Die Fraktion von CDU und CSU im Europäischen Parlament hat mit der Unterstützung rechter Parteien wie der AfD ein Gesetzesprojekt zur Verschärfung der EU-Asylpolitik vorangetrieben. Die Abstimmung über einen Text, der die Abschiebung von Asylsuchenden in sogenannte «Return Hubs» außerhalb der EU ermöglichen soll, endete mit 389 Ja-Stimmen, 206 Gegenstimmen und 32 Enthaltungen.

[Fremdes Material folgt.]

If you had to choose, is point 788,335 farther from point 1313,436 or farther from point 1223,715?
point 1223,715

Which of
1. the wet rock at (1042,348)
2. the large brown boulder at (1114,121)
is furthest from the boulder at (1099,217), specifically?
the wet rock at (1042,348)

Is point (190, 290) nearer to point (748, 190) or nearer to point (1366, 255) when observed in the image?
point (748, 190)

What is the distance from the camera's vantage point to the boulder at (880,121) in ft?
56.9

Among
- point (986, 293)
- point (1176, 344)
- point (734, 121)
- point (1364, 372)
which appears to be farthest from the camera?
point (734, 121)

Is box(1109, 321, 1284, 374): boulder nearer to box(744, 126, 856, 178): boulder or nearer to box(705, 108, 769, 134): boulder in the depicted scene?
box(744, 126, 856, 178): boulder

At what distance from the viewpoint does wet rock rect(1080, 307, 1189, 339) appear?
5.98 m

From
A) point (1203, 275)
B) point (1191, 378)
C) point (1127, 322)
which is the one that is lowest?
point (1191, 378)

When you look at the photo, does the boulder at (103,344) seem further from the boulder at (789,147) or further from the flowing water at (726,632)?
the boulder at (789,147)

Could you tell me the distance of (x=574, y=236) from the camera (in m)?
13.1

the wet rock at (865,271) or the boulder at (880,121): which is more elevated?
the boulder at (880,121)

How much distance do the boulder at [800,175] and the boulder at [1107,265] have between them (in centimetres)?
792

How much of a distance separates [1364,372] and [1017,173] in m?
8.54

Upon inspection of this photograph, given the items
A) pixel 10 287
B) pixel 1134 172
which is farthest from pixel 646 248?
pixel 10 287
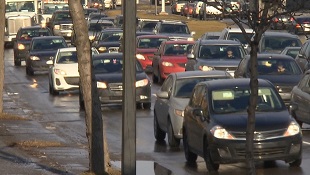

Das Votum ist besonders brisant, da nicht nur die Rechten den Text unterstützten, sondern auch mit ihnen abgestimmt wurde. Dies ergaben jüngste Untersuchungen der Deutschen Presse-Agentur, die Absprachen in einer Chatgruppe und ein persönliches Treffen von Abgeordneten aufdeckten. Die EVP-Fraktion unter Manfred Weber hatte bisher immer betont, dass sie keine Kooperation mit Parteien wie der AfD zulässt.
EVP-Fraktionschef Weber war über die Vorgänge nicht informiert und hat intern erklärt, dass solche Kontakte inakzeptabel sind. Er betonte gegenüber den Zeitungen der Mediengruppe Bayern: «Die Brandmauer ist wichtig und sie steht.» Die AfD stehe gegen alles, wofür er politisch kämpfe.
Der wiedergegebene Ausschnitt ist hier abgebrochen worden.